#### Challenge
From the line containing "Which one is positioned at" down to the last line of the records below, copy every line exactly. Leave out everything before it.
/---
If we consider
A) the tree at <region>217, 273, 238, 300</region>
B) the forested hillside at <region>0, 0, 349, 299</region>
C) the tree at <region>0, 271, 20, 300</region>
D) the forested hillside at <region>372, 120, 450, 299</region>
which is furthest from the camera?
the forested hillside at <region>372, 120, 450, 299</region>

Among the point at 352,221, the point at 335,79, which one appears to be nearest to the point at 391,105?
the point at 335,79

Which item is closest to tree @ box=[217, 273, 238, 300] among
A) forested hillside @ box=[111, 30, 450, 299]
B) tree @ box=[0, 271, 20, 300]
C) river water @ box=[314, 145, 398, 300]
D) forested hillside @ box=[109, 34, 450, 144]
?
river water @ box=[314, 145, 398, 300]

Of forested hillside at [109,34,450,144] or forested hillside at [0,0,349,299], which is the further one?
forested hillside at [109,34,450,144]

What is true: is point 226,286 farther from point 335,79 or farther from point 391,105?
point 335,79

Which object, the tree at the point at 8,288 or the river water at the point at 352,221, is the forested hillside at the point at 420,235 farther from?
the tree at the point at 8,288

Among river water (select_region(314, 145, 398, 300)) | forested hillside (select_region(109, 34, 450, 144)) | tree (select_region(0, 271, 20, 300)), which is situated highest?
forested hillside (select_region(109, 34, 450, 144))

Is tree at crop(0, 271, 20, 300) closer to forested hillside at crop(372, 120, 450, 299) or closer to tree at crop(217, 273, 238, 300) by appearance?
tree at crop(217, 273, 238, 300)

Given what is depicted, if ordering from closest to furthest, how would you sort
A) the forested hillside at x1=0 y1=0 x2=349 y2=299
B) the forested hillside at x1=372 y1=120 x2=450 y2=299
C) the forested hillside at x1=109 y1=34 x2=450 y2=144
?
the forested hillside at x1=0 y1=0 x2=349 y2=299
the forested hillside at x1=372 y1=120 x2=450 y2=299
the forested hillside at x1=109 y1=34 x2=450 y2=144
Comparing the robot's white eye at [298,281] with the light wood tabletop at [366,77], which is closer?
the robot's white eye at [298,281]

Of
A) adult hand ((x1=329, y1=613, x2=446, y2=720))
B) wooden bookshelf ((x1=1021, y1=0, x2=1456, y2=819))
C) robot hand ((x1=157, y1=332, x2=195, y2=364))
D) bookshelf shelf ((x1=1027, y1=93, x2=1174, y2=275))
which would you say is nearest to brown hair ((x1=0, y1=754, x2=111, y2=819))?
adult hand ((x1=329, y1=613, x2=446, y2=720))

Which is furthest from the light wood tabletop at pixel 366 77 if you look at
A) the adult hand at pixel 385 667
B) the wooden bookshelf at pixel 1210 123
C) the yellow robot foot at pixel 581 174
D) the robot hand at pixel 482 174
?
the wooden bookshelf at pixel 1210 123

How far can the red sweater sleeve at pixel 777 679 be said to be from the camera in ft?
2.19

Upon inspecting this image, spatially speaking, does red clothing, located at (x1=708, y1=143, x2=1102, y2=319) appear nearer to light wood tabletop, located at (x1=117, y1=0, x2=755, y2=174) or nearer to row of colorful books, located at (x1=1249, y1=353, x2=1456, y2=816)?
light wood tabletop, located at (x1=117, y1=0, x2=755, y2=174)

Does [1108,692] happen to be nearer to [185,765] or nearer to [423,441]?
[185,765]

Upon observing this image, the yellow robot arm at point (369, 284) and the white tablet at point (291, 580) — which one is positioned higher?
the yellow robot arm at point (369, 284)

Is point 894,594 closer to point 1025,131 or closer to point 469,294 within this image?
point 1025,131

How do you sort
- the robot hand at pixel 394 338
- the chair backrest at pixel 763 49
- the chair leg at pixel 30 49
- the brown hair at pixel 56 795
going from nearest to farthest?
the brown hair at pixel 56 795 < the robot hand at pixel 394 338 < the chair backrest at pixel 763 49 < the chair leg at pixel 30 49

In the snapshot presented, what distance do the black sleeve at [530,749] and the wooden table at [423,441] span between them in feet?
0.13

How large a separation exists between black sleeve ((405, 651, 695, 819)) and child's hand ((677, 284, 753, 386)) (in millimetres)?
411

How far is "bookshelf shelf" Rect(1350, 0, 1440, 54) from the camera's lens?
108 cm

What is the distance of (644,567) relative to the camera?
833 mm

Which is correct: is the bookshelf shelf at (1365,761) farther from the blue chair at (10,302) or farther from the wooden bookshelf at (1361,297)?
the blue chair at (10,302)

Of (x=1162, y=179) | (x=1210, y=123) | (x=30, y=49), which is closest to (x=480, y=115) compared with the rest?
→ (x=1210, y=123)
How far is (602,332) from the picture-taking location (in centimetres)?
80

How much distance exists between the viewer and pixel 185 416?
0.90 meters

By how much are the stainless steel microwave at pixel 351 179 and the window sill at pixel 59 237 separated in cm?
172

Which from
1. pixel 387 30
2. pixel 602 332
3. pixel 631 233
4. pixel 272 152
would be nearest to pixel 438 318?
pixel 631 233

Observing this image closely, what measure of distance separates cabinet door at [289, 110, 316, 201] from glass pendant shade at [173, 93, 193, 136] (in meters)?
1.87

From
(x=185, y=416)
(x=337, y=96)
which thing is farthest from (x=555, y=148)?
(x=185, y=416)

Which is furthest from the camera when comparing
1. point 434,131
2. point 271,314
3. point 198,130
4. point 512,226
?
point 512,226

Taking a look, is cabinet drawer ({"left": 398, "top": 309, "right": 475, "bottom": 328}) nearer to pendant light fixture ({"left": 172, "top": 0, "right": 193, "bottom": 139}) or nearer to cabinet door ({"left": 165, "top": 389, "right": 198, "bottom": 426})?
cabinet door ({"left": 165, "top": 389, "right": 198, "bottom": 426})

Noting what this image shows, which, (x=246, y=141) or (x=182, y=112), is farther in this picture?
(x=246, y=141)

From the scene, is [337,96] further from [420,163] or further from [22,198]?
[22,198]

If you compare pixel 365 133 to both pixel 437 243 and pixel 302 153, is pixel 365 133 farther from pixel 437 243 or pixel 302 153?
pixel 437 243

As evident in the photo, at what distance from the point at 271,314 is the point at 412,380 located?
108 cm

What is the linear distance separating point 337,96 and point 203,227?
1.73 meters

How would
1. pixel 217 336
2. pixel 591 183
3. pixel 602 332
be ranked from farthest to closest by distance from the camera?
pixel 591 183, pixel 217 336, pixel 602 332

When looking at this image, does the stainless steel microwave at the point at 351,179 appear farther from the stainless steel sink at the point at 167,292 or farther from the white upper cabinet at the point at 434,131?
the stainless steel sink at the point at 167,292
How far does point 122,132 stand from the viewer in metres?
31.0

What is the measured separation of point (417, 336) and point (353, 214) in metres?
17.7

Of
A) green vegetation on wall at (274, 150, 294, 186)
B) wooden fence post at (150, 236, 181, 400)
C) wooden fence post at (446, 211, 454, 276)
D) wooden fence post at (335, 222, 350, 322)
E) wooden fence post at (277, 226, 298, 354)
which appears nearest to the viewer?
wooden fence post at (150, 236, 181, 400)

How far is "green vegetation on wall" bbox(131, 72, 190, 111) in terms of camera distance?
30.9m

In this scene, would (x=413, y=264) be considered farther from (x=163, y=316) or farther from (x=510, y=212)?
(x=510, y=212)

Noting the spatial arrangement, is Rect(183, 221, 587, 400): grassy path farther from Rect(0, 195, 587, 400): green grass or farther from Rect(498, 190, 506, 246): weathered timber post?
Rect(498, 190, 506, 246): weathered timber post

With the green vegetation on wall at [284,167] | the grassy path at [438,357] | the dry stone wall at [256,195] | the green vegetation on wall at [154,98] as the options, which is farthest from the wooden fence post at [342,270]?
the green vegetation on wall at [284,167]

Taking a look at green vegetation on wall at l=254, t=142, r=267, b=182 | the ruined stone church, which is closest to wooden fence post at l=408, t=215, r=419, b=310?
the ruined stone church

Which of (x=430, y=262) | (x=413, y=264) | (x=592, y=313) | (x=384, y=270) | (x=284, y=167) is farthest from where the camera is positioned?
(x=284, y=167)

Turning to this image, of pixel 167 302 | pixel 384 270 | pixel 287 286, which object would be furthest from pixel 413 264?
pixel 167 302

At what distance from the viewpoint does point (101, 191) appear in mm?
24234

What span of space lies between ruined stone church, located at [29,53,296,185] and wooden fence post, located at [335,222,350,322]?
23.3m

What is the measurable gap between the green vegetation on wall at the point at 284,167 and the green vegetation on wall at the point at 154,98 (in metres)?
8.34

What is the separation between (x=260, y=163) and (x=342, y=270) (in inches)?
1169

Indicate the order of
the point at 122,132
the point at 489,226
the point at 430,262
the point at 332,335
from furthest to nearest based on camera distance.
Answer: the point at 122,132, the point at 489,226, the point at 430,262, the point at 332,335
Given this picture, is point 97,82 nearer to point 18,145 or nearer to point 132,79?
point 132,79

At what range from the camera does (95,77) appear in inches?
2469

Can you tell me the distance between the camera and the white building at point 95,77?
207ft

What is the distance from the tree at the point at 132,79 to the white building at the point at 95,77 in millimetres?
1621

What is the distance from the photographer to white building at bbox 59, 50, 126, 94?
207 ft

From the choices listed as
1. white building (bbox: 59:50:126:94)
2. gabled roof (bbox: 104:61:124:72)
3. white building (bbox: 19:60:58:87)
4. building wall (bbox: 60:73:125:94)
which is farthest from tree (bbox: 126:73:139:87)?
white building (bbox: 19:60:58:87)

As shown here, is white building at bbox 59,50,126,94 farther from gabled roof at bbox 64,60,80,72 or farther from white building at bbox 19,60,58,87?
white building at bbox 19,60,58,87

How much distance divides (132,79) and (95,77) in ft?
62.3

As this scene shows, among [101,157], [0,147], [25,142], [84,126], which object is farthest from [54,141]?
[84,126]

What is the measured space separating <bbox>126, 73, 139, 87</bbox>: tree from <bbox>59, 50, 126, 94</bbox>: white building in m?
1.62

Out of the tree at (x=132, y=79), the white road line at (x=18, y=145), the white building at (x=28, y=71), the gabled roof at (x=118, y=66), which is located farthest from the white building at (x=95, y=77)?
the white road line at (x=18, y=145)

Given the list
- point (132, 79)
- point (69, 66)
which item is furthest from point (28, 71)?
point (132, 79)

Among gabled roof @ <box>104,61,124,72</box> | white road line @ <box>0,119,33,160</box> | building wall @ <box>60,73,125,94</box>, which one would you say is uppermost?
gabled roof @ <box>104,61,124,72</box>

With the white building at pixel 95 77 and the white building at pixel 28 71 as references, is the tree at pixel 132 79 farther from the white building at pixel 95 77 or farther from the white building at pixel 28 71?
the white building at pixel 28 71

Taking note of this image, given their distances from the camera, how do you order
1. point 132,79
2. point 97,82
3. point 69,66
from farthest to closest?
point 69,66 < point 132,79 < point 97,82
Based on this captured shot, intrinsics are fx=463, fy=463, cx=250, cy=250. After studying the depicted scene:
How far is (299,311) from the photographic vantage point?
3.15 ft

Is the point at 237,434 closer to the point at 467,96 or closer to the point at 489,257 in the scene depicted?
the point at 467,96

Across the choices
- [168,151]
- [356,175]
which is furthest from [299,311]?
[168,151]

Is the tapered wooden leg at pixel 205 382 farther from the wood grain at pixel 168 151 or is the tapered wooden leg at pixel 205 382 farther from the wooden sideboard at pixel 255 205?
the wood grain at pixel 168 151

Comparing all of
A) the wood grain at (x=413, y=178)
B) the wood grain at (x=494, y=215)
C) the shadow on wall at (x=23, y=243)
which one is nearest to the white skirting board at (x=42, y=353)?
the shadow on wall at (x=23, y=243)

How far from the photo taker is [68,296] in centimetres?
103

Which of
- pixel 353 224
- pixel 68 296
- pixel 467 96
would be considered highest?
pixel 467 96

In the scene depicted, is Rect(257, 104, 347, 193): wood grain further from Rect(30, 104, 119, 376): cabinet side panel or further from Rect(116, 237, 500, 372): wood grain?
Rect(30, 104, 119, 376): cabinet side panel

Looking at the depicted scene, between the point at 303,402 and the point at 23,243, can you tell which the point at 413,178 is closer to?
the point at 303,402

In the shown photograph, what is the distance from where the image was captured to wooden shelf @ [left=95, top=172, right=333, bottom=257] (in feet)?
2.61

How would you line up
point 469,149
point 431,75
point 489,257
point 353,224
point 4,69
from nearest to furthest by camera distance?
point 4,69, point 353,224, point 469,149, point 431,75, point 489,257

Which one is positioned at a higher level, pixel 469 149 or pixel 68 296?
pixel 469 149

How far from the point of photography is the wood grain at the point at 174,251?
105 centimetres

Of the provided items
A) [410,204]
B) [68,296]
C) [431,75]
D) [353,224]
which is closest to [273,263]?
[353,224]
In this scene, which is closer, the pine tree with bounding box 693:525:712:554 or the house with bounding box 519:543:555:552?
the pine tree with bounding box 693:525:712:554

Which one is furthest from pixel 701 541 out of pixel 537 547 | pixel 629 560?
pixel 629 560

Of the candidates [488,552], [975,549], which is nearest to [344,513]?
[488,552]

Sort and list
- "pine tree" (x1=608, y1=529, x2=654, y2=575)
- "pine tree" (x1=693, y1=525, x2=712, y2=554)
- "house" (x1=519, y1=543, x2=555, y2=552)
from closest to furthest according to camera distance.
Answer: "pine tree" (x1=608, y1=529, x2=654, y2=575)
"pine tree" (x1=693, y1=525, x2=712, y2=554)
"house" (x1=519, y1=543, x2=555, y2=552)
\---
#### Solution for this exercise
Which one is positioned at a higher level, pixel 469 149 or pixel 68 296?
pixel 469 149

How far from the point of photography is the wood grain at the point at 174,251?
105 centimetres

Of the provided items
A) [410,204]
B) [68,296]
C) [431,75]
D) [353,224]
which is closest to [273,263]?
[353,224]
In this scene, which is closer, the pine tree with bounding box 693:525:712:554 or the house with bounding box 519:543:555:552?
the pine tree with bounding box 693:525:712:554

Which one is furthest from pixel 701 541 out of pixel 537 547 | pixel 629 560?
pixel 629 560

Of the candidates [488,552], [975,549], which is nearest to [344,513]?
[488,552]

Sort and list
- "pine tree" (x1=608, y1=529, x2=654, y2=575)
- "pine tree" (x1=693, y1=525, x2=712, y2=554)
- "house" (x1=519, y1=543, x2=555, y2=552)
from closest to furthest according to camera distance.
Answer: "pine tree" (x1=608, y1=529, x2=654, y2=575)
"pine tree" (x1=693, y1=525, x2=712, y2=554)
"house" (x1=519, y1=543, x2=555, y2=552)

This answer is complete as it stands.